Sunday Independent (Ireland)

Redefining 50: I didn’t sign up for decline

- Brendan O’Connor’s Cutting Edge returns to RTE 1 next Wednesday night at 10.05pm BRENDAN O’CONNOR

LAST weekend was when I really noticed the change for the first time. I had been away from the sea for three weeks, which didn’t help. Regular immersion is key to not realising that it is in fact a mad thing to be doing. When you take a break and you come back, you see it clearly, and you realise that it is daft. You ask yourself awkward questions like, ‘What am I doing here?’ ‘Why am I doing this?’ and ‘What’s the point?’ It is somewhat of an existentia­l crisis, whatever that is.

Better to be the boiled frog, and to regularly immerse, so it almost seems normal, a mindless habit.
=-=-=-=-=
▶ **SET TASK 1**:
Reproduce the column word for word, starting at "Redefining 50: I" and ending at "a mindless habit.".
▶ **SET TASK 2**:
Answer these from the column:
(a) At what time does Cutting Edge return to RTE 1 next Wednesday night?
(b) For how long had the writer been away from the sea?
(c) According to the writer, regular immersion is key to not realising what?

Spatial question data
=-=-=-=-=
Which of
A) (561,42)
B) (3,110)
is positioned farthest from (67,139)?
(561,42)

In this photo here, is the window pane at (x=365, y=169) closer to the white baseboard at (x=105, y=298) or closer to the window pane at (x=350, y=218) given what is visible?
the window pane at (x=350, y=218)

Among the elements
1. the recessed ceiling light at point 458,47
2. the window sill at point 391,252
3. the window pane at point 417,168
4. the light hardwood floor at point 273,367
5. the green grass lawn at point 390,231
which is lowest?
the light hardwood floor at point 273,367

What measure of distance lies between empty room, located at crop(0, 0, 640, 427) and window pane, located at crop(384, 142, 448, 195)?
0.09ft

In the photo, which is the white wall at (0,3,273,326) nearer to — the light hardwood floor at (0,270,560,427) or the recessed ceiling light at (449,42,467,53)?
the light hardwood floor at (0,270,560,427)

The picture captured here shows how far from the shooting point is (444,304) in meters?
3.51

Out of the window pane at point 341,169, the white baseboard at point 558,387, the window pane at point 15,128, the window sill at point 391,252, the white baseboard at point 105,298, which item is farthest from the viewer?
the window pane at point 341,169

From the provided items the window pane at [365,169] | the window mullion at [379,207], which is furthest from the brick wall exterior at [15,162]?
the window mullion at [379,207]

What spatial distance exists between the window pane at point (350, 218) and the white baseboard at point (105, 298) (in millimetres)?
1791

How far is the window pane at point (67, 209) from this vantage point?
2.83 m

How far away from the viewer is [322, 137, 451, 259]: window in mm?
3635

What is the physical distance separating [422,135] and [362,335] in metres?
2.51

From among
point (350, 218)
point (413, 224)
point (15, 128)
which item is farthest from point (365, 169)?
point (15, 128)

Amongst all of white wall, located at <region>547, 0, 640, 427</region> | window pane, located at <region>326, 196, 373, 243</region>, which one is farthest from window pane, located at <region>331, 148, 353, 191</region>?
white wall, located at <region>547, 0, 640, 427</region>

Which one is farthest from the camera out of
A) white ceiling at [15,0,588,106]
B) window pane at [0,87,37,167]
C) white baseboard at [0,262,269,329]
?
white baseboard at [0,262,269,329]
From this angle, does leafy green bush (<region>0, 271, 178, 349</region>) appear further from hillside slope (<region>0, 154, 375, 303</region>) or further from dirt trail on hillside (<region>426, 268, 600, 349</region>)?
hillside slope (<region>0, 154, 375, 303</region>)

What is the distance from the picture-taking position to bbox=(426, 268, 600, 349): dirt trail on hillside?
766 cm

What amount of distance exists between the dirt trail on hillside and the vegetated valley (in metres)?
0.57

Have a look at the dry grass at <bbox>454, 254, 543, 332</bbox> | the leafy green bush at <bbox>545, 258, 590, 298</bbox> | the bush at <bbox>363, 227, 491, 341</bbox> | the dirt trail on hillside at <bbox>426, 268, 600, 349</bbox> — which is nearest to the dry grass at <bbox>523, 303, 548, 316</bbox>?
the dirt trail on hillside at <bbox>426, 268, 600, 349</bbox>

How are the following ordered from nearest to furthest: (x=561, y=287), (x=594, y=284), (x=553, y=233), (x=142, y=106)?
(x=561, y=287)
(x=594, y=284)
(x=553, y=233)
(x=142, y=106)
=-=-=-=-=
▶ **FINAL RESULT 1**:
Redefining 50: I didn’t sign up for decline

- Brendan O’Connor’s Cutting Edge returns to RTE 1 next Wednesday night at 10.05pm BRENDAN O’CONNOR

LAST weekend was when I really noticed the change for the first time. I had been away from the sea for three weeks, which didn’t help. Regular immersion is key to not realising that it is in fact a mad thing to be doing. When you take a break and you come back, you see it clearly, and you realise that it is daft. You ask yourself awkward questions like, ‘What am I doing here?’ ‘Why am I doing this?’ and ‘What’s the point?’ It is somewhat of an existentia­l crisis, whatever that is.

Better to be the boiled frog, and to regularly immerse, so it almost seems normal, a mindless habit.

▶ **FINAL RESULT 2**:
(a) 10.05pm
(b) Three weeks
(c) That it is in fact a mad thing to be doing